We next tested whether ATP was required to allow condensin to bind DNA in a salt‐resistant manner. We first incubated condensin with DNA in physiological buffer conditions without ATP (as in the sequential addition experiment). As expected, we observed no compaction in the absence of nucleotide (Fig 3J, t = 0–1,300 s). We then washed with high salt buffer (500 mM NaCl) before again lowering salt concentrations to 125 mM and adding ATP (Fig 3K). In contrast to the previous experiment where we had allowed condensin to bind DNA in the presence of ATP before the high‐salt wash, we did not observe any compaction (Fig 3L, N = 9). Similarly, when we incubated condensin with DNA in the presence of ATPγS instead of ATP before the high‐salt wash, we did not observe compaction once we lowered the salt conditions and added ATP (Fig EV2B, N = 14). These experiments demonstrate that ATP hydrolysis is required to convert condensin from a salt‐sensitive to a salt‐resistant binding mode, which is indicative of topological binding.

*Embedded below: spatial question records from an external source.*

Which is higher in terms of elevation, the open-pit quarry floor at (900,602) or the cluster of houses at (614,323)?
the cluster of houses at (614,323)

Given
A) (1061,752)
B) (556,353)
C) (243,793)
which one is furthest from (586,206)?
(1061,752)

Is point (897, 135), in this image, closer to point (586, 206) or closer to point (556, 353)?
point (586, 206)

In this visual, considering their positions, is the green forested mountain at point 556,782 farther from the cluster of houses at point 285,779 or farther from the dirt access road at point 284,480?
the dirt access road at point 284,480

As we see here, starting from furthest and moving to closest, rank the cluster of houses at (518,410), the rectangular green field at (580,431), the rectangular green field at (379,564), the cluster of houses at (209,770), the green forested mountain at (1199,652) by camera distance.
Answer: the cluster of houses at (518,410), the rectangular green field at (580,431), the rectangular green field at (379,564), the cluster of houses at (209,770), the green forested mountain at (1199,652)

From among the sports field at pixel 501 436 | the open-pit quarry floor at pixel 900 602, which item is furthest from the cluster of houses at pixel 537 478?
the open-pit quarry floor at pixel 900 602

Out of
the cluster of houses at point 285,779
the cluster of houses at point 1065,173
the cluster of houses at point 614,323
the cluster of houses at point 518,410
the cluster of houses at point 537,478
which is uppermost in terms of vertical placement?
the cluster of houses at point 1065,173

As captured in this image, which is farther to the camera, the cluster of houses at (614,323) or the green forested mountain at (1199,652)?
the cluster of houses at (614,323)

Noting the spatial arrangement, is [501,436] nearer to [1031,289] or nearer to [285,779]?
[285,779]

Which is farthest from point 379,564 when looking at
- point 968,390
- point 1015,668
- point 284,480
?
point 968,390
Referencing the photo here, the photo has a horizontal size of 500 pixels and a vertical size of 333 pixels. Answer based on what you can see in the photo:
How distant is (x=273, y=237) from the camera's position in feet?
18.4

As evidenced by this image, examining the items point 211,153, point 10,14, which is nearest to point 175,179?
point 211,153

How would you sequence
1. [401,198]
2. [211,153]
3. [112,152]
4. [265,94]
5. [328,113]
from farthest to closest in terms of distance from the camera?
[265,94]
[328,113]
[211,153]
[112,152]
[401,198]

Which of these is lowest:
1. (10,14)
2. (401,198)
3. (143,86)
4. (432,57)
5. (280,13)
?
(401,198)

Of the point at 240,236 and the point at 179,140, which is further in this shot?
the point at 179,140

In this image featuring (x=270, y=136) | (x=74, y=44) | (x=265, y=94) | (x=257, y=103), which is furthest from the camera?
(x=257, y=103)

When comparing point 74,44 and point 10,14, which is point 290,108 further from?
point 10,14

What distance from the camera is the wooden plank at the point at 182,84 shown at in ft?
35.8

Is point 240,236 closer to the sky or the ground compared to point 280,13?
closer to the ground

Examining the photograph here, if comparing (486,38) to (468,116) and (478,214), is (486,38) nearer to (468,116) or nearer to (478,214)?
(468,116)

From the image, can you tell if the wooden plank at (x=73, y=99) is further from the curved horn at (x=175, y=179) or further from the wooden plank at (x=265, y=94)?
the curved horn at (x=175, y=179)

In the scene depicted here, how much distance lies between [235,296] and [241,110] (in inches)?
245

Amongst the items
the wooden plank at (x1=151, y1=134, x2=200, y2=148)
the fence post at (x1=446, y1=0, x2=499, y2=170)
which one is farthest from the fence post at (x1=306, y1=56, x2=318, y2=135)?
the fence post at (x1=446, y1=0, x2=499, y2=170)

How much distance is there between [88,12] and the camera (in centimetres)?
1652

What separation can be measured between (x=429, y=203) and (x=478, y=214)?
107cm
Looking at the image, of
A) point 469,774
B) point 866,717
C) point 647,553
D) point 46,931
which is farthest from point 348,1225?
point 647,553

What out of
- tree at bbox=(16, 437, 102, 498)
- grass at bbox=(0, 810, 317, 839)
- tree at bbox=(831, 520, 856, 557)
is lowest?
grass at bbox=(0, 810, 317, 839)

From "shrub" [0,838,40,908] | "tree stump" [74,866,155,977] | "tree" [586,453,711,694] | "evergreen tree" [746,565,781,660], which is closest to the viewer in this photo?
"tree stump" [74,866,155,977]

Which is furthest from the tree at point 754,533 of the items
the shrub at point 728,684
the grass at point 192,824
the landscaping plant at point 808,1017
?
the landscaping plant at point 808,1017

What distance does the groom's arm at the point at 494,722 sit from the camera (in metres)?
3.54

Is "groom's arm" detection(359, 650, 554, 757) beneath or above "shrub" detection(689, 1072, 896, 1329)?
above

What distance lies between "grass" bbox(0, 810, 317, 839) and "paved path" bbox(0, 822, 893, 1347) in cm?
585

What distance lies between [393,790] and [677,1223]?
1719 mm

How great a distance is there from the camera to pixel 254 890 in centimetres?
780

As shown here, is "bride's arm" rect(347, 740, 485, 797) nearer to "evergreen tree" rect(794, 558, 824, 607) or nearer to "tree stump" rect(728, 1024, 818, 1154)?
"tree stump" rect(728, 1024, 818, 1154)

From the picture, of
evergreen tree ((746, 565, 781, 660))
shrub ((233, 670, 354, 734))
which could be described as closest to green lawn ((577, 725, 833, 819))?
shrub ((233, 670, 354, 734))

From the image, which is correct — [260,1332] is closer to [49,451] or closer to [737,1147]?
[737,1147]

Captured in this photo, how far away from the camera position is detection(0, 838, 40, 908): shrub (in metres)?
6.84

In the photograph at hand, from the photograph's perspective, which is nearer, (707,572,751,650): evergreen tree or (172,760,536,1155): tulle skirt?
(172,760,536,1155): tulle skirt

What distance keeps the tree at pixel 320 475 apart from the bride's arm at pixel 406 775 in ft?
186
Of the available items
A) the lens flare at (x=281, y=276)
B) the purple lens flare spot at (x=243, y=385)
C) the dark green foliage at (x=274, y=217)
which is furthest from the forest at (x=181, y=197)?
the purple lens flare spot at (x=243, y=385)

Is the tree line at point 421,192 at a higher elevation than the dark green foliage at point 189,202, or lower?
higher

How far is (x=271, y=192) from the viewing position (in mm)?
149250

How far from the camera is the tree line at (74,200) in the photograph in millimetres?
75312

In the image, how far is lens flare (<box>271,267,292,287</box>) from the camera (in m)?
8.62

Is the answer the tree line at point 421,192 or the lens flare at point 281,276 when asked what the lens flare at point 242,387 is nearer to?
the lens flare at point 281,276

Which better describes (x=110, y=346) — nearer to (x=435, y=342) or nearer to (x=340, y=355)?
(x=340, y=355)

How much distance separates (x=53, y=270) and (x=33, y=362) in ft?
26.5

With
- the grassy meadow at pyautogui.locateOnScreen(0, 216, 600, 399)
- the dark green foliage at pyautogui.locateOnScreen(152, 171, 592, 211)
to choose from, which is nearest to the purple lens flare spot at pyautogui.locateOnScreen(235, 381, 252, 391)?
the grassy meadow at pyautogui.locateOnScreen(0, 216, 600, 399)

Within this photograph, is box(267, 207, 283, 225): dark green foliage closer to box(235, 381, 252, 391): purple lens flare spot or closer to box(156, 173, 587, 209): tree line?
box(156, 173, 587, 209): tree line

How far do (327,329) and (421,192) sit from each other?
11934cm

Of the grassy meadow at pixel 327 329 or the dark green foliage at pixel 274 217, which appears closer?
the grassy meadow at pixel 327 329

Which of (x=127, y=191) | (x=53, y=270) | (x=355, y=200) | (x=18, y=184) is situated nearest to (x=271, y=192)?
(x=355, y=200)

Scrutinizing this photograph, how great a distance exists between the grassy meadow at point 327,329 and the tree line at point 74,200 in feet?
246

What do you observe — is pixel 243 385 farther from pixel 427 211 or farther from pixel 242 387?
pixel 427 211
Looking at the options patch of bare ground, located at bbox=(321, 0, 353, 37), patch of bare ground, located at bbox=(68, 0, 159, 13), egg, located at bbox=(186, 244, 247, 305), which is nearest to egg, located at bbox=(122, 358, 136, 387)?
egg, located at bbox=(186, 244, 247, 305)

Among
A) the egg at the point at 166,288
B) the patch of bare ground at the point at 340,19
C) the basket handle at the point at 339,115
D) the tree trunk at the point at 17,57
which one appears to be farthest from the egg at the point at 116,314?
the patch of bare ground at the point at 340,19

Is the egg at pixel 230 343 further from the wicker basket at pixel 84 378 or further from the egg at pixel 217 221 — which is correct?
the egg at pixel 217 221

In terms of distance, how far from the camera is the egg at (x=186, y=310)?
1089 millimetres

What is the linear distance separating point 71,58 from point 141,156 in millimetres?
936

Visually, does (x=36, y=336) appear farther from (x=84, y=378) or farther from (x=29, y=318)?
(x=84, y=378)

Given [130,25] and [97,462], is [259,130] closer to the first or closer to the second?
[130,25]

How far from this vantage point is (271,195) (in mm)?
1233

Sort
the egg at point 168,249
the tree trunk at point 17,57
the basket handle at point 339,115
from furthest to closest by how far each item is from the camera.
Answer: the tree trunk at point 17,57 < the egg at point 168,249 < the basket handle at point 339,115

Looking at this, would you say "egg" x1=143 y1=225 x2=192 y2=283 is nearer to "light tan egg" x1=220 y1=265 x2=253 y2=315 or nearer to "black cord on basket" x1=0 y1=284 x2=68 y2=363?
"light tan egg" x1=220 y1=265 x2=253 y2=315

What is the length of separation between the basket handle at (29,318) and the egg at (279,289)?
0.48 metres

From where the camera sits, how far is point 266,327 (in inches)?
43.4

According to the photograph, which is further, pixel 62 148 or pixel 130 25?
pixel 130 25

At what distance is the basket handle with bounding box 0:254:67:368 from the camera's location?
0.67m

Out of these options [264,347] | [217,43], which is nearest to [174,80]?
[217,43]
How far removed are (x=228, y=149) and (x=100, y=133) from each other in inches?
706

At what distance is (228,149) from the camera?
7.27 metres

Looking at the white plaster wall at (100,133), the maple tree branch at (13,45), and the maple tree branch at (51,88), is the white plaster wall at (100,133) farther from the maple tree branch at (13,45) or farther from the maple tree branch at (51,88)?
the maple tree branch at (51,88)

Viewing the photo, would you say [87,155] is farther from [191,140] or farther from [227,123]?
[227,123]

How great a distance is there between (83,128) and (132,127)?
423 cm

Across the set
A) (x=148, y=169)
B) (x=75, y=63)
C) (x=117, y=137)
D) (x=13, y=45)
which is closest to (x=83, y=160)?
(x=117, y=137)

We finally examined whether continued ATP hydrolysis was necessary to maintain DNA in the compacted form, since it had been reported that continuous ATP hydrolysis is necessary to maintain the structure of mitotic chromosomes (Kinoshita et al, 2015). When we interrupted ongoing DNA compaction by flushing with buffer without ATP, compaction did neither continue nor reverse. Instead, the DNA end‐to‐end length remained stable (Fig EV2C, N = 9). When we added ATP again, compaction proceeded. These data demonstrate that the presence of ATP is required to initiate and continue compaction, but is neither necessary for maintaining condensin's association with DNA nor essential for preserving already compacted DNA structures.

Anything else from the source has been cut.